#!/usr/bin/env python3
"""
verify — harness-backed verification gate (Tier 3 executor).

Two-part verification, cheapest-first:
  1. DETERMINISTIC (free, ground truth): detect the toolchain and actually run
     build / typecheck / test, capturing real exit codes + output tails.
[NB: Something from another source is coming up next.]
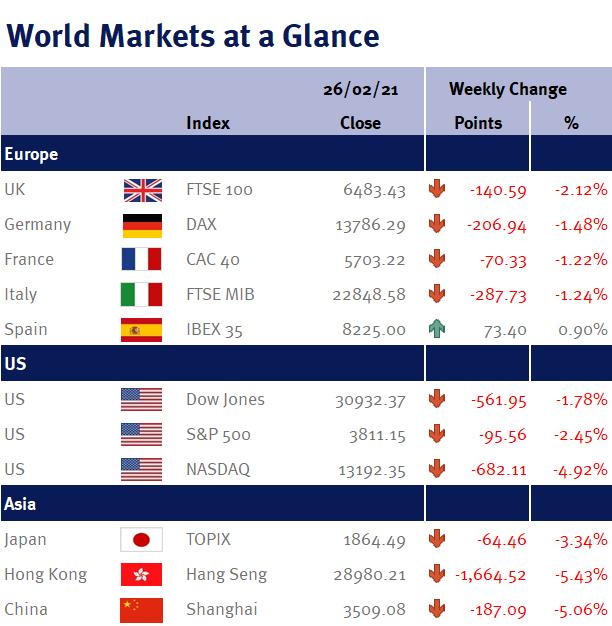 World Markets at a Glance 010321
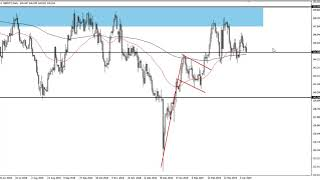 GBP/JPY Technical Analysis for April 10, 2019 by FXEmpire.com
A
     non-zero exit is an objective FAIL — no LLM can override it.
  2. JUDGMENT (cheap LLM via ~/.claude/bin/llm --task verify): only if the
     deterministic steps pass AND a --claim is given, ask a cheap model whether
     the evidence actually SUPPORTS the claim and what it does NOT cover
     (e.g. "tests pass but none exercise the new function"). Opus adjudicates last.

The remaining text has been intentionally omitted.